Ended and I carried the box of dictionaries back to my room, saw a student of mine, whose class I won't be seeing that day, she looked at me with a frown like concentrating. I just walk past and headed downstairs.

Downstairs I felt my face getting oily, blotted and later wiped off the make-up with wet tissue. Applied moisturizer instead. Checked books and files and listened to music. An hour later, another class, this time solo. But it was returning of exam papers so I was really serious cos two didn't do well. Nobody said anything to me not ask me why I dressed so but u can see they noticed. But exam paper was more important. After all the chalk dust, I had to use a wet tissue to wipe off the dust from my black outfit.
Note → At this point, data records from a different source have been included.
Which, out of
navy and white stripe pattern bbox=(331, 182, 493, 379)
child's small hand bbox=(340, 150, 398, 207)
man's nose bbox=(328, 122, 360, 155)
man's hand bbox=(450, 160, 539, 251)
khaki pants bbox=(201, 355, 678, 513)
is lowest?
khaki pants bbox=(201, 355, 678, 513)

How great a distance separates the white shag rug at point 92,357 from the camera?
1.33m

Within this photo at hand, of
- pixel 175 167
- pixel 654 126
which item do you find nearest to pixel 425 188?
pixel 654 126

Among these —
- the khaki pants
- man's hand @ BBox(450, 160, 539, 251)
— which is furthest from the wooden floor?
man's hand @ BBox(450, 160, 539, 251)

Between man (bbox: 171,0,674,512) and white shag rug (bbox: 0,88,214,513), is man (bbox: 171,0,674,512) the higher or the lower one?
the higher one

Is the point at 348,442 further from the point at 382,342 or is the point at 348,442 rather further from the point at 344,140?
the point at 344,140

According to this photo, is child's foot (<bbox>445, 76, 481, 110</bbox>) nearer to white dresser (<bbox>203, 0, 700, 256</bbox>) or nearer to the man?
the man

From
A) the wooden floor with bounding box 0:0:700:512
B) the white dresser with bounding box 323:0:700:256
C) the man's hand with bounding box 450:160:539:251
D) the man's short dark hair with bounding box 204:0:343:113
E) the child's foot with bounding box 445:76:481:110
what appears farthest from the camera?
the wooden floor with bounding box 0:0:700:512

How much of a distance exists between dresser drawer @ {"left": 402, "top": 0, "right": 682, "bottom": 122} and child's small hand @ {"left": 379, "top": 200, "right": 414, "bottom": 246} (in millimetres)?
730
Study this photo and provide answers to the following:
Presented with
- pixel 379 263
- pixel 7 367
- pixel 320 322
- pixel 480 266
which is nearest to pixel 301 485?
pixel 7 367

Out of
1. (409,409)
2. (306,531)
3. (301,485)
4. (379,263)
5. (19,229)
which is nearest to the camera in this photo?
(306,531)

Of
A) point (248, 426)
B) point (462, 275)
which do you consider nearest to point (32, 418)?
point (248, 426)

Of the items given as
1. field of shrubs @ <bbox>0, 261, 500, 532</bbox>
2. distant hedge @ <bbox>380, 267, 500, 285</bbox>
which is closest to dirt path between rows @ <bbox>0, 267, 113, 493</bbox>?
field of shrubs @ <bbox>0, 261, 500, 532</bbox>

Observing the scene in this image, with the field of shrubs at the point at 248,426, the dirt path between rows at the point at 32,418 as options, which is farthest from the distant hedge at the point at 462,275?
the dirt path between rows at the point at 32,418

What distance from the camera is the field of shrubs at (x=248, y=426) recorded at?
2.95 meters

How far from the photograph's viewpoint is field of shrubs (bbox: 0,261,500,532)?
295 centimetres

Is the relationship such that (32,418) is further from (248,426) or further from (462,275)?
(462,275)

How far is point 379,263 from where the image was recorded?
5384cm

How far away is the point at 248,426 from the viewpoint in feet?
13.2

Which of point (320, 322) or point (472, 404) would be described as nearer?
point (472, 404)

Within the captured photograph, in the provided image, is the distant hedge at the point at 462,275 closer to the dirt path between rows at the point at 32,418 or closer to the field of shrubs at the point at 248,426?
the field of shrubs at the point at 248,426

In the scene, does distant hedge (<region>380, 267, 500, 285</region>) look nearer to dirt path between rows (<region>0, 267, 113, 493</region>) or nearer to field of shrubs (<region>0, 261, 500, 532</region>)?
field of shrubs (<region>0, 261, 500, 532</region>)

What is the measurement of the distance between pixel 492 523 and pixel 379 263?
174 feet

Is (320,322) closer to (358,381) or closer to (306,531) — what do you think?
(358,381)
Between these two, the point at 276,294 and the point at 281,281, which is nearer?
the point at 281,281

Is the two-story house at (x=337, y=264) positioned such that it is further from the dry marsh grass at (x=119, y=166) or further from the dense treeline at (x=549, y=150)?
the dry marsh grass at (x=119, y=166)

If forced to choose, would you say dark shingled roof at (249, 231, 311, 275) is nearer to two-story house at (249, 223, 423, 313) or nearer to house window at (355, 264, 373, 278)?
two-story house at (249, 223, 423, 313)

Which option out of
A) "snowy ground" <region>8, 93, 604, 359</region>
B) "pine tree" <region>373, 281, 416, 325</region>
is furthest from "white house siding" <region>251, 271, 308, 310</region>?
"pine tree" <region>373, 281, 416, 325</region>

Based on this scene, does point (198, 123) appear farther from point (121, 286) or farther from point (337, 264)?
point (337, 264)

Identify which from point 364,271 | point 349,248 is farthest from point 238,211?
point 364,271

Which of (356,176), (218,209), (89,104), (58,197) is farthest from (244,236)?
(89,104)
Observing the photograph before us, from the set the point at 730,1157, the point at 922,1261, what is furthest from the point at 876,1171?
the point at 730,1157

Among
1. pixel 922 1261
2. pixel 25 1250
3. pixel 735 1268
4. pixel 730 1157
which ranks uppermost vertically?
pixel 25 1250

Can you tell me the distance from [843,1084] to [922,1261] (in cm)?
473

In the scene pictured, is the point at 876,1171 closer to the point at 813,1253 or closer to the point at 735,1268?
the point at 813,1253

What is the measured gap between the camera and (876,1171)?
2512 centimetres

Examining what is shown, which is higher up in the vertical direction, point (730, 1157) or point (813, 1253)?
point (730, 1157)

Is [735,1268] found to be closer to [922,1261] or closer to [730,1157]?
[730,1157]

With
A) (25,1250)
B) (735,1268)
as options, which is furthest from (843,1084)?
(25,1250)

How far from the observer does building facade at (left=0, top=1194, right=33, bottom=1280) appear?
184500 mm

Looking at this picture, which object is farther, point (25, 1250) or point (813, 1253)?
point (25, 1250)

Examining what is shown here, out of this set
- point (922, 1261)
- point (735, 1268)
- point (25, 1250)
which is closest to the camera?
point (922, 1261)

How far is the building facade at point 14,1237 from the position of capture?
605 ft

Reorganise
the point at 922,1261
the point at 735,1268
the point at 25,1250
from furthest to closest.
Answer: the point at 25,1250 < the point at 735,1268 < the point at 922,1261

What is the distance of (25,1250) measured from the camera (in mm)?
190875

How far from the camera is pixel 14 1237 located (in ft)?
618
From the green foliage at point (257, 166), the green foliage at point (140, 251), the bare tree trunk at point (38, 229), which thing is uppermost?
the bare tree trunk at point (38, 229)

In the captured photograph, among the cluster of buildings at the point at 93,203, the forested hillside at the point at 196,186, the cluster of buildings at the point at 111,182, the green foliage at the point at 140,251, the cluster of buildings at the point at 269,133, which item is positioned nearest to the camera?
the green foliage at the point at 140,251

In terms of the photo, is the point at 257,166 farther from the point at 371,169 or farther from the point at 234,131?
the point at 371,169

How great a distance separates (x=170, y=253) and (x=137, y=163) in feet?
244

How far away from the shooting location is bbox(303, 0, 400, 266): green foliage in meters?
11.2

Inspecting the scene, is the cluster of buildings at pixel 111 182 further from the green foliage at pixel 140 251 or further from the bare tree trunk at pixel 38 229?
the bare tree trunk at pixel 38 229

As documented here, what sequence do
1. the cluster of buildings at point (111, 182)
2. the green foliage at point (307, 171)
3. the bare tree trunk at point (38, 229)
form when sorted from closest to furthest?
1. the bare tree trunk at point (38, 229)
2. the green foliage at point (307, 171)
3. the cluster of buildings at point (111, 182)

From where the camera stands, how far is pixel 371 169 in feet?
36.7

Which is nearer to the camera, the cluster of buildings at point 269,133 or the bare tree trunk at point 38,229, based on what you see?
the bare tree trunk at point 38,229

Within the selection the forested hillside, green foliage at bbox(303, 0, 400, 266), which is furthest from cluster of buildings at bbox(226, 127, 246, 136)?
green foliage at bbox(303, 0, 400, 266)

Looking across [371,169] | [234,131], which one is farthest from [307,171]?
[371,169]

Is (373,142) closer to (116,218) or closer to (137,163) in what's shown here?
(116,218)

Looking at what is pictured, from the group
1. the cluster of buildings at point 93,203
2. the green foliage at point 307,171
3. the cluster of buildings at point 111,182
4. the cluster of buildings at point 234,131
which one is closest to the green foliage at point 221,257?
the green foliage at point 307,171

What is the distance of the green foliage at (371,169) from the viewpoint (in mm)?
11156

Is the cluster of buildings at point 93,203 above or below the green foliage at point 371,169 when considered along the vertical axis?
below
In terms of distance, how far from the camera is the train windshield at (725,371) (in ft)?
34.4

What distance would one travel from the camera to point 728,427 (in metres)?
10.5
My last class was the last lesson of the day, stoned and listen music, read news, think of ideas, prepare. My own form class but they had seen me first thing in the morning so no surprise. Still nobody asked. So my policy is don't ask, don't say.

But during the going-home short time, I had to shout at a bunch who were delaying everyone by not being seated. Obviously my weak n inexperienced main is not able to settle them. Sian! Have to wear nice n still shout. Only this year I have to raise my voice so much... Plus roll eyes, look at the blue skies, and sigh

There was a heavy downpour just before dismissal. I change out of my sports goes n socks into sandals. Took my big umbrella and walked to the bus I was in-charged of. Two of my form female students saw me. I looked at them, they seem to want to brave the rain and run. Asked them where was their bus. It was on the other end where I was heading but I decided to ferry them cos my umbrella was huge enough. I did get my left sleeve n legs of the pants wet cos I shielded them more. Walked over, and they were discussing in jap how kind I was. Another of my student passed behind us, saw us and said "Teacher u r Ikkenmen", which I replied "Wrong term to use..." Thanked by he girls when I reached their bus then walked to the other end. By the time I walked to the other end, the other colleague settled so I didn't have to check the bus. Waved and headed back.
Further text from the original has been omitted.